**TEXT EXTRACT**
▽

Agrobiodiversity maintenance through everyday practices: A gender-analysis of women‘s role in native potato conservation

Imke Scheepstra1, Giovanna Chavez-Miguel2

1Freie Universität Berlin, Inst. for Latin American Studies (LAI), Germany
2Leibniz Centre for Agric. Landscape Res. (ZALF), Sustainable Land Use in Developing Countries (SUSLand), Germany


Abstract


Agrobiodiversity systems are mainly maintained by family farmers, who hold vast knowledge around the cultivation and use of diverse crops. Agrobiodiversity maintenance is a complex process, which involves environmental, cultural, and economic factors, social relations, institutions, and knowledge systems.
The knowledge and practices of women in particular, play a key role in family agriculture and in agrobiodiversity maintenance.

△

**WHAT THIS TASK INVOLVES**
According to the abstract on native potato conservation, who mainly maintains agrobiodiversity systems?

**RECORD EXTRACTS**

▽

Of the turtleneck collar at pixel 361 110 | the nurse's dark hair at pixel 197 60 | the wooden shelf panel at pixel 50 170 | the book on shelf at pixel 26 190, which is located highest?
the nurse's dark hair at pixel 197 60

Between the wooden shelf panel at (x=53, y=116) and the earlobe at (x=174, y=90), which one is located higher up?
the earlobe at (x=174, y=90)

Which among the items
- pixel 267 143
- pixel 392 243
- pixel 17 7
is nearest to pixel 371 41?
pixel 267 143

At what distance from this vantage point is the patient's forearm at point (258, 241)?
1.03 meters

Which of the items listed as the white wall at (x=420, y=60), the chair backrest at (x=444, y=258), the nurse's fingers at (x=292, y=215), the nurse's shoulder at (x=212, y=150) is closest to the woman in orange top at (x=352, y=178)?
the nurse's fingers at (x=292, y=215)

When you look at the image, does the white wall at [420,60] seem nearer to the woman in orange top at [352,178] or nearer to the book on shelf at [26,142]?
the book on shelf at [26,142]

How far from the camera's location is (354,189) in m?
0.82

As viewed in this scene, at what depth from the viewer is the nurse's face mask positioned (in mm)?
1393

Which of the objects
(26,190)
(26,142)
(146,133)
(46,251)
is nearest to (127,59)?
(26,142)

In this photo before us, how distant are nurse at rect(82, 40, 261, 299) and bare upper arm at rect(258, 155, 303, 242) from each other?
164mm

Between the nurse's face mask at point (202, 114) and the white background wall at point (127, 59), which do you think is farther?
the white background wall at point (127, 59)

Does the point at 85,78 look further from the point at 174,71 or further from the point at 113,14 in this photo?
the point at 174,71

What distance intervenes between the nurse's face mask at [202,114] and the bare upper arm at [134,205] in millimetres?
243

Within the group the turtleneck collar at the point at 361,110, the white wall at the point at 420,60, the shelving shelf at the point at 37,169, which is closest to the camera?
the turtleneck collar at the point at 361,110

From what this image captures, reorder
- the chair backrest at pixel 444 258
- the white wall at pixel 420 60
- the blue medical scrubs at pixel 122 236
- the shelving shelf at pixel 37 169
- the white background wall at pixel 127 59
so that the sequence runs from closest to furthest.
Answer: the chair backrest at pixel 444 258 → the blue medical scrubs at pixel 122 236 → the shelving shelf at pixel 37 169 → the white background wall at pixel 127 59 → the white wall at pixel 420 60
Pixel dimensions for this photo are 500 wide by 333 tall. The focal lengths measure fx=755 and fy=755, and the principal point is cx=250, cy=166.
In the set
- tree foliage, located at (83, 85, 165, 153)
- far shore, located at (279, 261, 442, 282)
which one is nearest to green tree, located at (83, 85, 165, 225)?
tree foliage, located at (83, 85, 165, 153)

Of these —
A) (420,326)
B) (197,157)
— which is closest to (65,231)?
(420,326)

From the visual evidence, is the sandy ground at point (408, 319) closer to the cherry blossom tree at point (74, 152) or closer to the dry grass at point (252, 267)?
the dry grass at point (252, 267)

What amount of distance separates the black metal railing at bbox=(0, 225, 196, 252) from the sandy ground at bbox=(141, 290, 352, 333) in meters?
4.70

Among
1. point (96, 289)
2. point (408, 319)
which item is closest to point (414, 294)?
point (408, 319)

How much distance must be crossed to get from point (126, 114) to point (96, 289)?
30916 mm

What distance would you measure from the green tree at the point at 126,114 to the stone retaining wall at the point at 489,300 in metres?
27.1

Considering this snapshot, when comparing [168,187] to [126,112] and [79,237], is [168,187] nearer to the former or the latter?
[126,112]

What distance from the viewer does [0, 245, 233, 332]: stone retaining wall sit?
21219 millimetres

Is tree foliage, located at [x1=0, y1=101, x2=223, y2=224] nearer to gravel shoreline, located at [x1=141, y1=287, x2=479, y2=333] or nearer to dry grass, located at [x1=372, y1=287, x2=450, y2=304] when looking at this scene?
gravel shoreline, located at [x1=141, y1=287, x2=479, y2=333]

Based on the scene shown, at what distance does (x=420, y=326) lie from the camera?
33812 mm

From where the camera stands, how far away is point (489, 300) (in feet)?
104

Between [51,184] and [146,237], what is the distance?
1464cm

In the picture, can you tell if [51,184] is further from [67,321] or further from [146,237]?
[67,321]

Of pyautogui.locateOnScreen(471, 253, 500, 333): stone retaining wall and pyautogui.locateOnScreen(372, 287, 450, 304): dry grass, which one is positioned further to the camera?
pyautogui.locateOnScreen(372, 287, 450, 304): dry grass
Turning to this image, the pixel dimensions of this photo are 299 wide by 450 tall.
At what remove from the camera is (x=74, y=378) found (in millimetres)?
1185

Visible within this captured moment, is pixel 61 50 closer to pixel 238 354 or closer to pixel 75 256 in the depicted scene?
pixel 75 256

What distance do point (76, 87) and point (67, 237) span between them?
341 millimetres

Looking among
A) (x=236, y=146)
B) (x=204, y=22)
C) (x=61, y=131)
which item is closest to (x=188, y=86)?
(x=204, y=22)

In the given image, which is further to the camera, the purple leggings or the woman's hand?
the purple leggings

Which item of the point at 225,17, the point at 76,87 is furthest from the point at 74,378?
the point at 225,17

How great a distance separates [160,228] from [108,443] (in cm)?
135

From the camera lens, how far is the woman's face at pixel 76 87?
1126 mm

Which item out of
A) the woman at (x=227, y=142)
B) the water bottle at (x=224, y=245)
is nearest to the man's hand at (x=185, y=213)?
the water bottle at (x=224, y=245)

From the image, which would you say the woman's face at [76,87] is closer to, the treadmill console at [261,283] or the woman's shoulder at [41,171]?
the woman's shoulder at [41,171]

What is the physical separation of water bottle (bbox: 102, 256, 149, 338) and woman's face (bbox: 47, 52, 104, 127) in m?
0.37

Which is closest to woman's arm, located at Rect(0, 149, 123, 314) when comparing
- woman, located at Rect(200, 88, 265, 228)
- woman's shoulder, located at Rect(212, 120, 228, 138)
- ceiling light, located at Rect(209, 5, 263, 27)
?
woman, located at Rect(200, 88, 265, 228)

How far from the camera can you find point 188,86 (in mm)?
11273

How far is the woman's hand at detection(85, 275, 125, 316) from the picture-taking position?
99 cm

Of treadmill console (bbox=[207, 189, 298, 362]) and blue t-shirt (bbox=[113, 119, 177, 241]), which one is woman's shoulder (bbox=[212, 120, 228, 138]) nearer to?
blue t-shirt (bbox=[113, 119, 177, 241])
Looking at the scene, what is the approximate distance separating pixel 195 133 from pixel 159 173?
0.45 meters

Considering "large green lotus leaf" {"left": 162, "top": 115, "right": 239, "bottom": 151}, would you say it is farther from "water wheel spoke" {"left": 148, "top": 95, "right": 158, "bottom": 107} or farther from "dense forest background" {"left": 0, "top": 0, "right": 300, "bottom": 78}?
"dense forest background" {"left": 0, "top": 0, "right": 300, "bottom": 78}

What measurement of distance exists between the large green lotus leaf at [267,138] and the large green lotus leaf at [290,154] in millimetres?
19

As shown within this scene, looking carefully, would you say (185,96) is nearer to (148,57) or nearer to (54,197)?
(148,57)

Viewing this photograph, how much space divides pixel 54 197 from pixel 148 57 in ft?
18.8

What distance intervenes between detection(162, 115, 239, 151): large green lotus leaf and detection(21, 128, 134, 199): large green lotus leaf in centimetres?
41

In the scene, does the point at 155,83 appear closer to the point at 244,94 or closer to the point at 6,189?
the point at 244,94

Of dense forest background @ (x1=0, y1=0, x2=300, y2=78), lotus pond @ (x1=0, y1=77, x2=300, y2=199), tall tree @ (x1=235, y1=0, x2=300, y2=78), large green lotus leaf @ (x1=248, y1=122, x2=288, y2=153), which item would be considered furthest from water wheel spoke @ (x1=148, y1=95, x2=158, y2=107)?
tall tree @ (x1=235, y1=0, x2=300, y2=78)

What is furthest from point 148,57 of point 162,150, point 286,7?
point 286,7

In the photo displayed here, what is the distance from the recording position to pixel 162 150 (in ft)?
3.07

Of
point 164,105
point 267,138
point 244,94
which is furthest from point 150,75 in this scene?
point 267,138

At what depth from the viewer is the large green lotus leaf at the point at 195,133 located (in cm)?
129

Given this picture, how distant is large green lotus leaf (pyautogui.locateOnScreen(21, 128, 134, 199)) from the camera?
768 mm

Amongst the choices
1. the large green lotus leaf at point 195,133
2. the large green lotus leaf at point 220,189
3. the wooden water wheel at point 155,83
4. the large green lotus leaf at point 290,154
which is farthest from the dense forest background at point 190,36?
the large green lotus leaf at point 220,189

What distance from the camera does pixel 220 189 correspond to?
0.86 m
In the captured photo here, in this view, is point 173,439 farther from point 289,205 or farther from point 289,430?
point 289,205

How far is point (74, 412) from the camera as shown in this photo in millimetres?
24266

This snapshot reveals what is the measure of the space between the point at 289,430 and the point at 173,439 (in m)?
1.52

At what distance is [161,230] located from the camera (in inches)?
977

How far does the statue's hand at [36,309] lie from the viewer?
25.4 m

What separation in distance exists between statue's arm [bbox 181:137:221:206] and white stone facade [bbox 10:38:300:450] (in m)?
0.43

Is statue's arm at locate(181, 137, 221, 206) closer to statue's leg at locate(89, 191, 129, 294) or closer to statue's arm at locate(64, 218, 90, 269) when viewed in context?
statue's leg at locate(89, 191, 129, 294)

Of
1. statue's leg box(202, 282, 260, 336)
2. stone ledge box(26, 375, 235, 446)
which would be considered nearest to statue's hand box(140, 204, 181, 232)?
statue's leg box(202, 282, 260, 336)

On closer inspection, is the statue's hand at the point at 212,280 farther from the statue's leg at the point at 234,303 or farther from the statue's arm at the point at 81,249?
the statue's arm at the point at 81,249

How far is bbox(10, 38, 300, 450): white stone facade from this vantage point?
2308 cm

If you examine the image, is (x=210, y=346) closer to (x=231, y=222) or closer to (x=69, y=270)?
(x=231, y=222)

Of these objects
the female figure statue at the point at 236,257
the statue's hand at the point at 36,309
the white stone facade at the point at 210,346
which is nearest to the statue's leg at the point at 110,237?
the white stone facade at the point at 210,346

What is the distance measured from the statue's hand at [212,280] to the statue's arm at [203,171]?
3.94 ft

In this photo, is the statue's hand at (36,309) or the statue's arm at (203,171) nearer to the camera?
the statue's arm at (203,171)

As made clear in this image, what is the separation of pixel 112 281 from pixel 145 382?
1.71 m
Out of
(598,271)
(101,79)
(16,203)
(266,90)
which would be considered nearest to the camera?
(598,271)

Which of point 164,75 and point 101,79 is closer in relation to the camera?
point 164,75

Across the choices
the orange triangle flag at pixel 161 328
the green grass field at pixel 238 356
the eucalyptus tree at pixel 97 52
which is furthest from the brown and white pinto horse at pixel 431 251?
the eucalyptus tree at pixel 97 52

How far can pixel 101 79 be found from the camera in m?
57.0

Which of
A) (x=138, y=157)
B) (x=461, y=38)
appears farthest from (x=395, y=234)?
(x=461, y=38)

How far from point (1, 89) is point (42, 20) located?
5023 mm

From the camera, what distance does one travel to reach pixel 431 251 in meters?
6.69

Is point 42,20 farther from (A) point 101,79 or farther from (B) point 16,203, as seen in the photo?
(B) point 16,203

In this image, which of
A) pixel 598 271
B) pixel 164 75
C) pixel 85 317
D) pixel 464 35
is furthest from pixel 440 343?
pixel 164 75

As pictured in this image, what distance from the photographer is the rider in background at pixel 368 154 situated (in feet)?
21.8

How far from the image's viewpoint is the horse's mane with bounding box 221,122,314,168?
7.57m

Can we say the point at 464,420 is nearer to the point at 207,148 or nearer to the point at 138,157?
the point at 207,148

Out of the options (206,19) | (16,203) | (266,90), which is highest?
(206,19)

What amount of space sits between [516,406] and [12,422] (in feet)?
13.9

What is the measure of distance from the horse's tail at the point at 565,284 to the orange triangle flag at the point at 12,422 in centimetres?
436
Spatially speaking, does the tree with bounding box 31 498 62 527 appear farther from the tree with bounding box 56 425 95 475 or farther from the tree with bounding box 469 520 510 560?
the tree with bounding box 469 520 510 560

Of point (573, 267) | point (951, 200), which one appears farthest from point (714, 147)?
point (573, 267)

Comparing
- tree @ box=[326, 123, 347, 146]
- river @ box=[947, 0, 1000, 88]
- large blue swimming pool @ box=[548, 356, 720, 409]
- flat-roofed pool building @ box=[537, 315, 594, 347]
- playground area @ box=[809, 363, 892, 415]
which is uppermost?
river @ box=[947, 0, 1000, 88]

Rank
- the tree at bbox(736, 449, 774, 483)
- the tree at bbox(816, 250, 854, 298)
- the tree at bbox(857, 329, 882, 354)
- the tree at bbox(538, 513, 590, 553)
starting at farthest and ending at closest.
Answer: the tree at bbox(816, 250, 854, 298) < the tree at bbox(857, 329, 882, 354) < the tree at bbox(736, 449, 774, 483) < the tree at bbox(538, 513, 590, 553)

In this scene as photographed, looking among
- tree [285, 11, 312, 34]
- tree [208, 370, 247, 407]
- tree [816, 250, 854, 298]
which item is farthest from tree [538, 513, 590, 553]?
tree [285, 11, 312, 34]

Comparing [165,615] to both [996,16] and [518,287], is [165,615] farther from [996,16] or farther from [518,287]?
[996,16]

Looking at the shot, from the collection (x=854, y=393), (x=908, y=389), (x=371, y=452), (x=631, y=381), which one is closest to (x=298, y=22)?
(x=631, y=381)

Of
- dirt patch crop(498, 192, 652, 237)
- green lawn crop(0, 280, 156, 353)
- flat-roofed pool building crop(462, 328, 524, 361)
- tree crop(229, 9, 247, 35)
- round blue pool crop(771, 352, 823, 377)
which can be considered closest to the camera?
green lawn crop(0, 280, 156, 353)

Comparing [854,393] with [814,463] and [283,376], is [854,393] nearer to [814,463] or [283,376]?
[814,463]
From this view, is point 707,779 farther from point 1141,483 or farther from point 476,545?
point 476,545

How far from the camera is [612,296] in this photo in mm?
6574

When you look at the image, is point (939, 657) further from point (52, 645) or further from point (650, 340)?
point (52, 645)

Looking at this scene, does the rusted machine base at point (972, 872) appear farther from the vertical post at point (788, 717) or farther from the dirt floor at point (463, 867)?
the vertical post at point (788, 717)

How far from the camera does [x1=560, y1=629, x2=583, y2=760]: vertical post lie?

△

**SOLUTION TO THIS PROBLEM**
Family farmers, who hold vast knowledge around the cultivation and use of diverse crops.